A
fragrant breeze played with the
beads that swung delicately from The Witnessed Day's antlers, while 'birds' spoke in gentle tones. Such was the lullaby for Whisper and Lucky, while the clouds drifted lazy overhead. A thin shadow crossed over them, cast by Stone's moving dark obelisk as she navigated the maze of crumbled walls. The waddling-thing panted quietly in the shadow of a leaning pillar, its eyes on a dangling carrot, while the bobblings chittered with barely a whisper.
The pillar shifted slightly, a threat that it may soon fall upon the waddling-thing and its passengers.
Whisper would feel the low rumble, a slight tremble, of the broken rock upon which he lay.
Somewhere among the broken ruins, something squeaked and snapped and cracked against metal.
The 'birds' had stopped making sound.
For a few strained moments, silence hung waiting over the ruins.
A low
sound rumbled beneath their feet.
"What happened to the radio?"Golby stood poised atop a high angle between a severed mech-arm and a collapsed wall. He was cloaked and armored in rust-colored weatherproof traveling-clothes, high boots and a tall hat, pointed sunglasses glinting. A bulging sack of doughnuts was slung over a shoulder, while the other hand held a H.O.B.O. bright with a hologram display of the surrounding landscape.
The ruins shuddered.
"PUT IT BACK!" Golby screeched in a high panic as he broke into a scurrying shuffle down the angled wall.
"Turn it on, turn it up, put it back, quickly now, put it back put it back put it --"The sound roared again, thundering in their skulls.
The pillar crashed to the ground, narrowly missing the waddling-thing that had leaped away in time. All around them, broken things were tipping and cracking and dropping precariously close to where they stood or lay.

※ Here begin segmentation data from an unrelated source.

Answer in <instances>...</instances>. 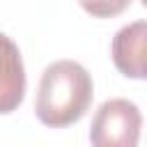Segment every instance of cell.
<instances>
[{
	"instance_id": "3",
	"label": "cell",
	"mask_w": 147,
	"mask_h": 147,
	"mask_svg": "<svg viewBox=\"0 0 147 147\" xmlns=\"http://www.w3.org/2000/svg\"><path fill=\"white\" fill-rule=\"evenodd\" d=\"M25 94V69L18 46L0 32V115L14 113Z\"/></svg>"
},
{
	"instance_id": "1",
	"label": "cell",
	"mask_w": 147,
	"mask_h": 147,
	"mask_svg": "<svg viewBox=\"0 0 147 147\" xmlns=\"http://www.w3.org/2000/svg\"><path fill=\"white\" fill-rule=\"evenodd\" d=\"M94 85L87 69L74 60H57L41 74L34 113L41 124L62 129L78 122L92 103Z\"/></svg>"
},
{
	"instance_id": "2",
	"label": "cell",
	"mask_w": 147,
	"mask_h": 147,
	"mask_svg": "<svg viewBox=\"0 0 147 147\" xmlns=\"http://www.w3.org/2000/svg\"><path fill=\"white\" fill-rule=\"evenodd\" d=\"M142 129L140 108L129 99H108L99 106L92 126V147H138Z\"/></svg>"
},
{
	"instance_id": "5",
	"label": "cell",
	"mask_w": 147,
	"mask_h": 147,
	"mask_svg": "<svg viewBox=\"0 0 147 147\" xmlns=\"http://www.w3.org/2000/svg\"><path fill=\"white\" fill-rule=\"evenodd\" d=\"M78 2H80V7H83L87 14H92V16H96V18L117 16V14H122V11L131 5V0H78Z\"/></svg>"
},
{
	"instance_id": "4",
	"label": "cell",
	"mask_w": 147,
	"mask_h": 147,
	"mask_svg": "<svg viewBox=\"0 0 147 147\" xmlns=\"http://www.w3.org/2000/svg\"><path fill=\"white\" fill-rule=\"evenodd\" d=\"M113 62L129 78H145V21L124 25L113 37Z\"/></svg>"
}]
</instances>
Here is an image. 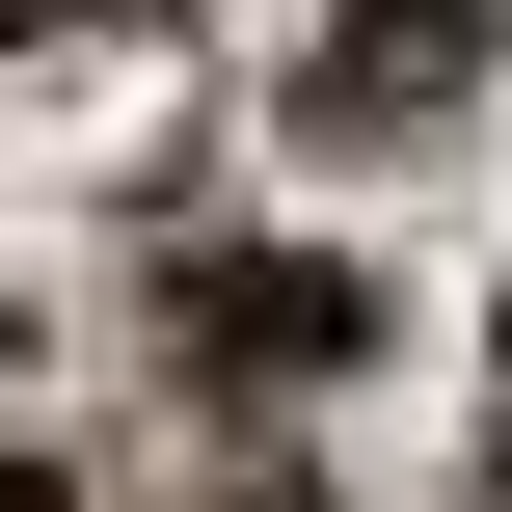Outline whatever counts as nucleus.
Masks as SVG:
<instances>
[{"label":"nucleus","mask_w":512,"mask_h":512,"mask_svg":"<svg viewBox=\"0 0 512 512\" xmlns=\"http://www.w3.org/2000/svg\"><path fill=\"white\" fill-rule=\"evenodd\" d=\"M162 324H189L216 378H351V351H378V297H351V270H297V243H189V297H162Z\"/></svg>","instance_id":"obj_1"},{"label":"nucleus","mask_w":512,"mask_h":512,"mask_svg":"<svg viewBox=\"0 0 512 512\" xmlns=\"http://www.w3.org/2000/svg\"><path fill=\"white\" fill-rule=\"evenodd\" d=\"M0 512H54V459H0Z\"/></svg>","instance_id":"obj_3"},{"label":"nucleus","mask_w":512,"mask_h":512,"mask_svg":"<svg viewBox=\"0 0 512 512\" xmlns=\"http://www.w3.org/2000/svg\"><path fill=\"white\" fill-rule=\"evenodd\" d=\"M270 512H297V486H270Z\"/></svg>","instance_id":"obj_4"},{"label":"nucleus","mask_w":512,"mask_h":512,"mask_svg":"<svg viewBox=\"0 0 512 512\" xmlns=\"http://www.w3.org/2000/svg\"><path fill=\"white\" fill-rule=\"evenodd\" d=\"M486 54H512V0H351V27H324V81H297V135H432Z\"/></svg>","instance_id":"obj_2"}]
</instances>
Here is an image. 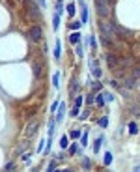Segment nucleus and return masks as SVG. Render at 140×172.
Listing matches in <instances>:
<instances>
[{
    "instance_id": "2f4dec72",
    "label": "nucleus",
    "mask_w": 140,
    "mask_h": 172,
    "mask_svg": "<svg viewBox=\"0 0 140 172\" xmlns=\"http://www.w3.org/2000/svg\"><path fill=\"white\" fill-rule=\"evenodd\" d=\"M82 166H84L86 170H90V168H91V163H90V159H88V157H82Z\"/></svg>"
},
{
    "instance_id": "9b49d317",
    "label": "nucleus",
    "mask_w": 140,
    "mask_h": 172,
    "mask_svg": "<svg viewBox=\"0 0 140 172\" xmlns=\"http://www.w3.org/2000/svg\"><path fill=\"white\" fill-rule=\"evenodd\" d=\"M32 69H34V75H36V77H37V79H39V77H41V75H43V64H41V62H36V64H34V67H32Z\"/></svg>"
},
{
    "instance_id": "423d86ee",
    "label": "nucleus",
    "mask_w": 140,
    "mask_h": 172,
    "mask_svg": "<svg viewBox=\"0 0 140 172\" xmlns=\"http://www.w3.org/2000/svg\"><path fill=\"white\" fill-rule=\"evenodd\" d=\"M36 131H37V118H32V120H30V124L26 126L25 137H26V138H30V137H32V135H34Z\"/></svg>"
},
{
    "instance_id": "f704fd0d",
    "label": "nucleus",
    "mask_w": 140,
    "mask_h": 172,
    "mask_svg": "<svg viewBox=\"0 0 140 172\" xmlns=\"http://www.w3.org/2000/svg\"><path fill=\"white\" fill-rule=\"evenodd\" d=\"M60 103H62V101H60V99H56V101L51 105V112H56V110H58V107H60Z\"/></svg>"
},
{
    "instance_id": "a878e982",
    "label": "nucleus",
    "mask_w": 140,
    "mask_h": 172,
    "mask_svg": "<svg viewBox=\"0 0 140 172\" xmlns=\"http://www.w3.org/2000/svg\"><path fill=\"white\" fill-rule=\"evenodd\" d=\"M112 159H114V157H112V154H110V152H107V154H105V161H103V163L108 166V165L112 163Z\"/></svg>"
},
{
    "instance_id": "c9c22d12",
    "label": "nucleus",
    "mask_w": 140,
    "mask_h": 172,
    "mask_svg": "<svg viewBox=\"0 0 140 172\" xmlns=\"http://www.w3.org/2000/svg\"><path fill=\"white\" fill-rule=\"evenodd\" d=\"M79 114H80V109L73 107V109H71V116H73V118H79Z\"/></svg>"
},
{
    "instance_id": "e433bc0d",
    "label": "nucleus",
    "mask_w": 140,
    "mask_h": 172,
    "mask_svg": "<svg viewBox=\"0 0 140 172\" xmlns=\"http://www.w3.org/2000/svg\"><path fill=\"white\" fill-rule=\"evenodd\" d=\"M133 77H134V79H136V77H140V66L133 67Z\"/></svg>"
},
{
    "instance_id": "f257e3e1",
    "label": "nucleus",
    "mask_w": 140,
    "mask_h": 172,
    "mask_svg": "<svg viewBox=\"0 0 140 172\" xmlns=\"http://www.w3.org/2000/svg\"><path fill=\"white\" fill-rule=\"evenodd\" d=\"M95 2V11L101 19H107L110 13V0H93Z\"/></svg>"
},
{
    "instance_id": "79ce46f5",
    "label": "nucleus",
    "mask_w": 140,
    "mask_h": 172,
    "mask_svg": "<svg viewBox=\"0 0 140 172\" xmlns=\"http://www.w3.org/2000/svg\"><path fill=\"white\" fill-rule=\"evenodd\" d=\"M43 146H45V140H41V142H39V146H37V152H39V154L43 152Z\"/></svg>"
},
{
    "instance_id": "dca6fc26",
    "label": "nucleus",
    "mask_w": 140,
    "mask_h": 172,
    "mask_svg": "<svg viewBox=\"0 0 140 172\" xmlns=\"http://www.w3.org/2000/svg\"><path fill=\"white\" fill-rule=\"evenodd\" d=\"M88 43H90V47L93 49V53H95V51H97V39H95V36H93V34L88 36Z\"/></svg>"
},
{
    "instance_id": "6e6552de",
    "label": "nucleus",
    "mask_w": 140,
    "mask_h": 172,
    "mask_svg": "<svg viewBox=\"0 0 140 172\" xmlns=\"http://www.w3.org/2000/svg\"><path fill=\"white\" fill-rule=\"evenodd\" d=\"M79 4H80V22L86 24L88 22V6L84 0H79Z\"/></svg>"
},
{
    "instance_id": "f3484780",
    "label": "nucleus",
    "mask_w": 140,
    "mask_h": 172,
    "mask_svg": "<svg viewBox=\"0 0 140 172\" xmlns=\"http://www.w3.org/2000/svg\"><path fill=\"white\" fill-rule=\"evenodd\" d=\"M105 103H107L105 101V94H97L95 95V105L97 107H105Z\"/></svg>"
},
{
    "instance_id": "bb28decb",
    "label": "nucleus",
    "mask_w": 140,
    "mask_h": 172,
    "mask_svg": "<svg viewBox=\"0 0 140 172\" xmlns=\"http://www.w3.org/2000/svg\"><path fill=\"white\" fill-rule=\"evenodd\" d=\"M13 168H15V163L10 161V163H6V166H4V172H13Z\"/></svg>"
},
{
    "instance_id": "473e14b6",
    "label": "nucleus",
    "mask_w": 140,
    "mask_h": 172,
    "mask_svg": "<svg viewBox=\"0 0 140 172\" xmlns=\"http://www.w3.org/2000/svg\"><path fill=\"white\" fill-rule=\"evenodd\" d=\"M103 94H105V101H107V103H112V101H114V95H112L110 92H103Z\"/></svg>"
},
{
    "instance_id": "c03bdc74",
    "label": "nucleus",
    "mask_w": 140,
    "mask_h": 172,
    "mask_svg": "<svg viewBox=\"0 0 140 172\" xmlns=\"http://www.w3.org/2000/svg\"><path fill=\"white\" fill-rule=\"evenodd\" d=\"M134 172H140V170H138V166H136V168H134Z\"/></svg>"
},
{
    "instance_id": "f8f14e48",
    "label": "nucleus",
    "mask_w": 140,
    "mask_h": 172,
    "mask_svg": "<svg viewBox=\"0 0 140 172\" xmlns=\"http://www.w3.org/2000/svg\"><path fill=\"white\" fill-rule=\"evenodd\" d=\"M90 86H91V92L95 94V92H101L103 90V84H101V81H90Z\"/></svg>"
},
{
    "instance_id": "4c0bfd02",
    "label": "nucleus",
    "mask_w": 140,
    "mask_h": 172,
    "mask_svg": "<svg viewBox=\"0 0 140 172\" xmlns=\"http://www.w3.org/2000/svg\"><path fill=\"white\" fill-rule=\"evenodd\" d=\"M56 11H58V15H62V13H64V4H62V2H58V4H56Z\"/></svg>"
},
{
    "instance_id": "5701e85b",
    "label": "nucleus",
    "mask_w": 140,
    "mask_h": 172,
    "mask_svg": "<svg viewBox=\"0 0 140 172\" xmlns=\"http://www.w3.org/2000/svg\"><path fill=\"white\" fill-rule=\"evenodd\" d=\"M82 103H84V97H82V95H75V107H77V109H80V107H82Z\"/></svg>"
},
{
    "instance_id": "a211bd4d",
    "label": "nucleus",
    "mask_w": 140,
    "mask_h": 172,
    "mask_svg": "<svg viewBox=\"0 0 140 172\" xmlns=\"http://www.w3.org/2000/svg\"><path fill=\"white\" fill-rule=\"evenodd\" d=\"M60 54H62V41L58 39V41H56V47H54V58L60 60Z\"/></svg>"
},
{
    "instance_id": "4468645a",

Around the perimeter of the ruins, something flickered.
Out of empty air, like the static of an ancient television, flashes of fur and scale and bone fizzled into existence -- until, within moments, a massive, gray-white
monstrosity was revealed out of its invisible slumber.
It roiled and raised its bony spines -- each as tall as a building -- growling low and horrible. Quick as a skyscraper-sized cobra, the beast launched into the air and struck the highest point of the ruins with a hammering blow of its long muzzle, raining rock and broken metal down upon the travelers. Its shadow cast dark upon them as it snarled and snaked through the air, angrily striking down again and again in a magnificent determination to
pulverize every scrap of stone or machine still standing.